Contra-razões – Juizado Especial Cível – Ação de danos morais contra banco

Ângela Ferreira Pace
Advogada atuante no Rio de Janeiro nas áreas Civil e Administrativa
Especialidade em Direito do Consumidor e Juizados Especiais Cíveis

Excelentíssimo Sr. Doutor Juiz de Direito do xxxx Juizado Especial Cível de xxxx

Autos do Processo nº xxxx/2000

Ação de Indenização por Danos Morais

Autor: Fulana

Réu: Banco xxxx

Fulana, brasileira, solteira, professora universitária, portadora da Cédula de Identidade n. xxxx e CPF xxxx, domiciliada à Rua xxxx ? Bairro ? Rio de Janeiro ? RJ – CEP: xxxx, nos autos do processo em epígrafe, que move contra BANCO xxxx, por intermédio de seu advogado legalmente constituído, atendendo aos termos do art. 42 § 2º da Lei 9.099/95, apresentar

CONTRA-RAZÕES DO RECURSO INOMINADO

de fls. 46/55, interposto pela ré, requerendo se digne V. Exª receber e fazer subir à superior instância, para reapreciação da matéria, aduzindo razões fático-jurídicas das quais o teor as faz em apartado, que se fazem necessárias ao regular improvimento do presente recurso interposto.

Nestes Termos,

P.E.Deferimento.

Rio de Janeiro, de outubro de 2000.

Ângela Ferreira Pace

OAB/RJ 97.113

CONTRA-RAZÕES DO RECORRIDO

Autos do Processo nº xxxx/2000

Ação de Indenização por Danos Morais

Autor: Fulana

Réu: Banco xxxx

Egrégio Colégio Recursal do xxxx Juizado Especial Cível de xxxx

EGRÉGIA TURMA

A respeitável sentença de fls. 45, não merece reforma, devendo prevalecer, pelos motivos a serem aduzidos pela Recorrida.

Em síntese dos fatos, a Recorrente propôs a presente AÇÃO DE INDENIZAÇÃO POR DANOS MORAIS, alegando, ter sido incluída no rol de devedores inadimplentes do SCP e do SERASA, devido a um seguro residencial efetuado pelo Recorrente, em seu nome, sem que jamais o tivesse solicitado.

Realizada a Audiência de Conciliação, passou-se à Audiência de Instrução e Julgamento, a qual o Recorrente foi condenado à revelia, pelo não comparecimento do representante legalmente constituído, sem justificação alguma.

Preliminarmente, o recurso interposto pelo Recorrente, não merece ser acolhido, uma vez que desprovido de sucedâneo legal, encontrando-se em total dissonância com a melhor forma de direito, doutrina e jurisprudência, aplicáveis na espécie, e, ainda, carente de instrumento fático.

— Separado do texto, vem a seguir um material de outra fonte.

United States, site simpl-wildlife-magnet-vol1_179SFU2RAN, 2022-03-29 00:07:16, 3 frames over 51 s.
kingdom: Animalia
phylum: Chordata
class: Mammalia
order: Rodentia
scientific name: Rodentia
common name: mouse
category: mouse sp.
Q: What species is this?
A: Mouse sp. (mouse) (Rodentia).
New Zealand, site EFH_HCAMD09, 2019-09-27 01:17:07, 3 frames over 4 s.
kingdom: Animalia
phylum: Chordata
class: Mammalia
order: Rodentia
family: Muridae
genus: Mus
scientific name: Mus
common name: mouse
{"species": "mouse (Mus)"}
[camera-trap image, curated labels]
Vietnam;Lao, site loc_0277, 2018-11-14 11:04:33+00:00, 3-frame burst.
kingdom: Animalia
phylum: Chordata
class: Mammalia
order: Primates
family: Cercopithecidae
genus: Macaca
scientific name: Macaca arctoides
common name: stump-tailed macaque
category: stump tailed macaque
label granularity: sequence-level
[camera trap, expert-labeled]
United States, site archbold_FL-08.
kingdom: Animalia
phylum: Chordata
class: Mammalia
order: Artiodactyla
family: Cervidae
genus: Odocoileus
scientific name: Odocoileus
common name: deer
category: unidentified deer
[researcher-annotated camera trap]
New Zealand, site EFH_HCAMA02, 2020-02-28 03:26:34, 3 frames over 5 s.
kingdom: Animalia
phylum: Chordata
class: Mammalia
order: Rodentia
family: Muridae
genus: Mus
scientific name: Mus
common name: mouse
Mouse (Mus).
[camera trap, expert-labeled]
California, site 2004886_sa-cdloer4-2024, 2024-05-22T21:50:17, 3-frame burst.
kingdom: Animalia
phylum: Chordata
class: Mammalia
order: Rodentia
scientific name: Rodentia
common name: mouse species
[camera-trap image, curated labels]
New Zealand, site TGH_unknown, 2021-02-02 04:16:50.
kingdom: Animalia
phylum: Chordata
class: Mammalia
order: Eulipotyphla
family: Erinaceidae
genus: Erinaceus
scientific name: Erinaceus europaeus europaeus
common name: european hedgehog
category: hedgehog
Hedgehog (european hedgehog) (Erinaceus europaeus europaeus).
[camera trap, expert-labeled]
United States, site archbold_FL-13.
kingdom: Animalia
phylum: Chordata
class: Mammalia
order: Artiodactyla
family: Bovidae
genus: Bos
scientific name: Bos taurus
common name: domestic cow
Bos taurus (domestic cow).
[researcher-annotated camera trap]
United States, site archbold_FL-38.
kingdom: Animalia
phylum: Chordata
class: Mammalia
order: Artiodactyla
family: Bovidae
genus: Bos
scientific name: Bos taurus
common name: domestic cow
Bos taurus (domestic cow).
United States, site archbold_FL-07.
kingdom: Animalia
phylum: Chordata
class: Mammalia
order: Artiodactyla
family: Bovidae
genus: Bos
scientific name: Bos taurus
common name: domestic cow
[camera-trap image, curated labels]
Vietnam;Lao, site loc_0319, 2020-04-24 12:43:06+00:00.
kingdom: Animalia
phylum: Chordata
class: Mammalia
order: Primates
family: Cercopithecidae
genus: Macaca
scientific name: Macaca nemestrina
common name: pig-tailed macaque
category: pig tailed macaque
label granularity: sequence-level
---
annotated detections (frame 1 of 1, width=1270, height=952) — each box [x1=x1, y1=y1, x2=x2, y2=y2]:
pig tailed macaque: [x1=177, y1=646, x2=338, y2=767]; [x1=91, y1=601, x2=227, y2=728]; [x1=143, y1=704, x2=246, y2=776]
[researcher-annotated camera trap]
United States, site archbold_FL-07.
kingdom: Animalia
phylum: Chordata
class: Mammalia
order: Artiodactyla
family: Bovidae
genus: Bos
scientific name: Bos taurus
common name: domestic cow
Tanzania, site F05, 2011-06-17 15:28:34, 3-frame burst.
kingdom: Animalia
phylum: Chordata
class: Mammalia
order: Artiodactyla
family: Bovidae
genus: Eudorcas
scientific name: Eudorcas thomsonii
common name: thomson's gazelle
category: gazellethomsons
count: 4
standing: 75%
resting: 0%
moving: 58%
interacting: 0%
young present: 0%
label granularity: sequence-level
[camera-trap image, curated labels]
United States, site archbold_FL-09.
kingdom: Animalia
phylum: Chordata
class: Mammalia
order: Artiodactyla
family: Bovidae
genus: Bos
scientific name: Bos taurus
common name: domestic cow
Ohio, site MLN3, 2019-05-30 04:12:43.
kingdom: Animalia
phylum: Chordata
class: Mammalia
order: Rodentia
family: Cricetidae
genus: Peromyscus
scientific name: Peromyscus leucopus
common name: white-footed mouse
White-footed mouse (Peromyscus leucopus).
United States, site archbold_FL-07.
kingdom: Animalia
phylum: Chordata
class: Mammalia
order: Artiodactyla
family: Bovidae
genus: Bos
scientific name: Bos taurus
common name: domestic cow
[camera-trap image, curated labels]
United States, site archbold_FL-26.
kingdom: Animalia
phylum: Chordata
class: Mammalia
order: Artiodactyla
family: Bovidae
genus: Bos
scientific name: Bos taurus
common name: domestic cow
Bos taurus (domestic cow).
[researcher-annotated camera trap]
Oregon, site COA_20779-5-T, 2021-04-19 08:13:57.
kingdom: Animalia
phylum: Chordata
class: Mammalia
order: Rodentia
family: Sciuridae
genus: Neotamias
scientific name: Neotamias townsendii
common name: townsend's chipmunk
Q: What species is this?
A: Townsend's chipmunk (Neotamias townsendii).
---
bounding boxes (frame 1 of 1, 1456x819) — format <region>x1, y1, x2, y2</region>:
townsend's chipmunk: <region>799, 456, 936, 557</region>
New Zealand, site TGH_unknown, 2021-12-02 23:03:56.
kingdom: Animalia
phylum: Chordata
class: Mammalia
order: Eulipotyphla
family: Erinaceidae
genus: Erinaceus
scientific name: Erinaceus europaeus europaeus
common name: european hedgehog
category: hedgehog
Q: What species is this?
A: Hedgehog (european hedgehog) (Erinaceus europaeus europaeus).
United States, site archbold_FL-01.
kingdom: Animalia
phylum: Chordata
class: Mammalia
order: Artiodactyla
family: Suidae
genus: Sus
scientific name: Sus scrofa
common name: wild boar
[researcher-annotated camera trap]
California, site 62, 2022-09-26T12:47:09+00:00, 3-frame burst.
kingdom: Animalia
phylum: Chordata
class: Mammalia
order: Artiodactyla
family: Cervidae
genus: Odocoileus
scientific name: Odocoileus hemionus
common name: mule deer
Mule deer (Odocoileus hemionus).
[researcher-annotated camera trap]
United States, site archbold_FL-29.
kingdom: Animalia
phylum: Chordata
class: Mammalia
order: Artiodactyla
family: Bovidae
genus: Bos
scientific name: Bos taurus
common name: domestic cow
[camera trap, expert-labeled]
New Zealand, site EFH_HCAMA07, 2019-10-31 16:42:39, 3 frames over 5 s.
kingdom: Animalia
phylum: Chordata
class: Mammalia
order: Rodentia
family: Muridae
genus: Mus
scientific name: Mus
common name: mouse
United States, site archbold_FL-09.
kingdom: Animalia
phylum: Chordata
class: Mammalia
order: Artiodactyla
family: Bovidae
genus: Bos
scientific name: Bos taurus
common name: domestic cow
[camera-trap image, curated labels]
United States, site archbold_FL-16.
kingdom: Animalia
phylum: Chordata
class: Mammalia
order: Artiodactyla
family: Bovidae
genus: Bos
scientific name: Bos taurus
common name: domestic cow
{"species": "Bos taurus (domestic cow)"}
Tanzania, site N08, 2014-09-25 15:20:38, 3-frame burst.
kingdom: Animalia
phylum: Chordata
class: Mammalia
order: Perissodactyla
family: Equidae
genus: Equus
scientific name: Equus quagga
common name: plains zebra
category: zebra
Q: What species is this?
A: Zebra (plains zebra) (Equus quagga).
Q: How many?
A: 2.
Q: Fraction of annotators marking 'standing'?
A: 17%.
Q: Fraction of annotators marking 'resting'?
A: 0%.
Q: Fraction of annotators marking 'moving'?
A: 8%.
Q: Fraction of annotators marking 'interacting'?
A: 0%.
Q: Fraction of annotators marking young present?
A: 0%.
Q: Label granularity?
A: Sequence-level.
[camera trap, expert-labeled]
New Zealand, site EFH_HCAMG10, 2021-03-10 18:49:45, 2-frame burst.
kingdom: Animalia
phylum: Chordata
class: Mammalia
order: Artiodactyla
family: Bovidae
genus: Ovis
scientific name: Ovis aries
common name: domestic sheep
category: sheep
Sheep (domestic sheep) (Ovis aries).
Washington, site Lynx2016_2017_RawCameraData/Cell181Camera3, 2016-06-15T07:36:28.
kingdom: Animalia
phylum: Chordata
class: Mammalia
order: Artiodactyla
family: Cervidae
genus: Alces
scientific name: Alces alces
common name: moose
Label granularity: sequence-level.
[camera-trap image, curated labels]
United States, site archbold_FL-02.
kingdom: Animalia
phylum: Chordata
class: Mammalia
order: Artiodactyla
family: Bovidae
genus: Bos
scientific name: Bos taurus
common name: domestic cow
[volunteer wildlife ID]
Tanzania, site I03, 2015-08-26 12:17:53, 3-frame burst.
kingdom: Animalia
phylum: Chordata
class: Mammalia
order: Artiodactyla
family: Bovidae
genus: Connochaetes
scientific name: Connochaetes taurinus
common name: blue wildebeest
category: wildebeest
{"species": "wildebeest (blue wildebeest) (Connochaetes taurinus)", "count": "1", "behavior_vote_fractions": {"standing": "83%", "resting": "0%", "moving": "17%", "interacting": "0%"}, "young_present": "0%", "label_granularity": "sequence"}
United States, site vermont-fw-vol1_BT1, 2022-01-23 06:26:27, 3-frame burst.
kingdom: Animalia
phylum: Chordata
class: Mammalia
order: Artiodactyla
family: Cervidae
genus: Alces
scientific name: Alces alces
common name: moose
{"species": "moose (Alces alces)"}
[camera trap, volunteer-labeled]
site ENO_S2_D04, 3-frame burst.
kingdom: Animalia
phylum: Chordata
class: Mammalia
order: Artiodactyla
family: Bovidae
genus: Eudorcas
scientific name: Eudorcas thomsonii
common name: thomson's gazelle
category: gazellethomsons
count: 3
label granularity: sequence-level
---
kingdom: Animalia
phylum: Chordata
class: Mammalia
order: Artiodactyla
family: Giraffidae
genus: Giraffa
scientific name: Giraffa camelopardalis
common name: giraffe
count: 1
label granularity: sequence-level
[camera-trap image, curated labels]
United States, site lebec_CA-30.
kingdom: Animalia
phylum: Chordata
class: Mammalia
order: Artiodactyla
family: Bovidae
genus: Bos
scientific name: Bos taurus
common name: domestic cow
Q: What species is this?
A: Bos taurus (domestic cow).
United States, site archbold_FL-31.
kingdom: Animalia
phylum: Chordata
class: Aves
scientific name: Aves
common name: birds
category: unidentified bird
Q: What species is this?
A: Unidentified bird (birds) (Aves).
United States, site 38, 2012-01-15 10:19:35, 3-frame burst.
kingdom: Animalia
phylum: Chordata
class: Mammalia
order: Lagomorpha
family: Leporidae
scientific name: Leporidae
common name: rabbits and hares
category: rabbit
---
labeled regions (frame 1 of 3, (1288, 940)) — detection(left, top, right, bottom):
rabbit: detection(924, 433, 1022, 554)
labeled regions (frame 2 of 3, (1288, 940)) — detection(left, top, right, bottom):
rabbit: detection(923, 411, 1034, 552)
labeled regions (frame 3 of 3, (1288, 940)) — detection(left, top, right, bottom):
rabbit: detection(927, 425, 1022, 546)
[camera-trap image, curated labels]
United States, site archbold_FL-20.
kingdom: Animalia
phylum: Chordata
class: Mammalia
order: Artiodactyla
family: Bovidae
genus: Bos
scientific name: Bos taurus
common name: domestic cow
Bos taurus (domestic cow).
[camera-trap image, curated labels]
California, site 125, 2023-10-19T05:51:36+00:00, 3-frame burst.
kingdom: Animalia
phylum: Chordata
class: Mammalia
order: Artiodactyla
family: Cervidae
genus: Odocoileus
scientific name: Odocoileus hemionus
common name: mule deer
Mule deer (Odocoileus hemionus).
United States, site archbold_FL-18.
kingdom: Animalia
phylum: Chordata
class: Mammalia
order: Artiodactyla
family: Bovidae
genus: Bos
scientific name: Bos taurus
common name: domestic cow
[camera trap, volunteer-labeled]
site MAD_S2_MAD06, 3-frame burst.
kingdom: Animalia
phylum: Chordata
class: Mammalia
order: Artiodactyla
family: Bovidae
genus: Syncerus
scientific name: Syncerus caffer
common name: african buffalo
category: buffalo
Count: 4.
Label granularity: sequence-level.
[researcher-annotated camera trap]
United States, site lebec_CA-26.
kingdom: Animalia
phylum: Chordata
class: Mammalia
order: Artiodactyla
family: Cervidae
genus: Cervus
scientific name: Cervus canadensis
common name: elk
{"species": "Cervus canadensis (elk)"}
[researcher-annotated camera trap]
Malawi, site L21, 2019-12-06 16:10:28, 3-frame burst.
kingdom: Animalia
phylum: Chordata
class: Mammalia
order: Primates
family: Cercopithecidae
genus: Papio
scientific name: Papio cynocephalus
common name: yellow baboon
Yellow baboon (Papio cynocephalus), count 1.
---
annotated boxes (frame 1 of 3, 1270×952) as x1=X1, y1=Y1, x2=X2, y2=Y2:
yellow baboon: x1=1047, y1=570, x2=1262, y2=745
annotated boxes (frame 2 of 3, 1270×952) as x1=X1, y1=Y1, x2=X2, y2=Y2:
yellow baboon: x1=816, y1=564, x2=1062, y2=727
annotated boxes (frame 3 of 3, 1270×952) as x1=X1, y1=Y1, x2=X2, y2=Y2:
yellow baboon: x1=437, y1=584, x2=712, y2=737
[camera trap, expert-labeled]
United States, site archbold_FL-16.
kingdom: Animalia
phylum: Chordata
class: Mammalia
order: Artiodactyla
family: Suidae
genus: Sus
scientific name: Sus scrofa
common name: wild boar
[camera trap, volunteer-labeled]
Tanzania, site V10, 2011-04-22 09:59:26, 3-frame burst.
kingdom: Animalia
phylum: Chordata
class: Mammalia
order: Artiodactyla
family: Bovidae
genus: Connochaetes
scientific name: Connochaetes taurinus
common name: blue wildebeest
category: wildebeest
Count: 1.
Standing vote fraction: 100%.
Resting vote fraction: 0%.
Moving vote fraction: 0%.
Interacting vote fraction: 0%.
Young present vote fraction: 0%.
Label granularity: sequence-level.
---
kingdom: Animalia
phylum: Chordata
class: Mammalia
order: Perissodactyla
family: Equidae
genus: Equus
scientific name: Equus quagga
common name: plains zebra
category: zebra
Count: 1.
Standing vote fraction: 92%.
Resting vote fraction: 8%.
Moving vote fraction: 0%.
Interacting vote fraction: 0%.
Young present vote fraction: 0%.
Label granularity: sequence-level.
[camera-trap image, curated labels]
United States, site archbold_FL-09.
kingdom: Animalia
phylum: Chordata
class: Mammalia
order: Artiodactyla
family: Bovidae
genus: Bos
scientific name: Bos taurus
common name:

Pelo que se verifica, diante da leitura do recurso interposto pela ré, este utilizou-se dessa fase processual, para alegar sua matéria de defesa.

Clara e flagrante contrariedade à Lei 9.099/95, que em seus art. 30, dispõe, respectivamente, in verbis:

“Art. 30 ? A contestação que será oral ou escrita, conterá toda a matéria de defesa, exceto arguição de suspeição ou impedimento do Juiz, que se processará na forma da legislação em vigor.”

Assim, a oportunidade para o réu defender-se da matéria de fato alegada pelo autor na inicial é na contestação e não na fase recursal como pretende o recorrente. O recurso interposto terá efeito devolutivo, conforme art. 43 da Lei 9.099/95, limitando-se a devolver à apreciação do tribunal, somente o que foi suscitado e decidido na sentença, uma vez revel o réu.
Deve-se propugnar pela caminhada da demanda sempre em direção à solução do mérito. Portanto, cada faculdade processual deve ser exercida a seu tempo.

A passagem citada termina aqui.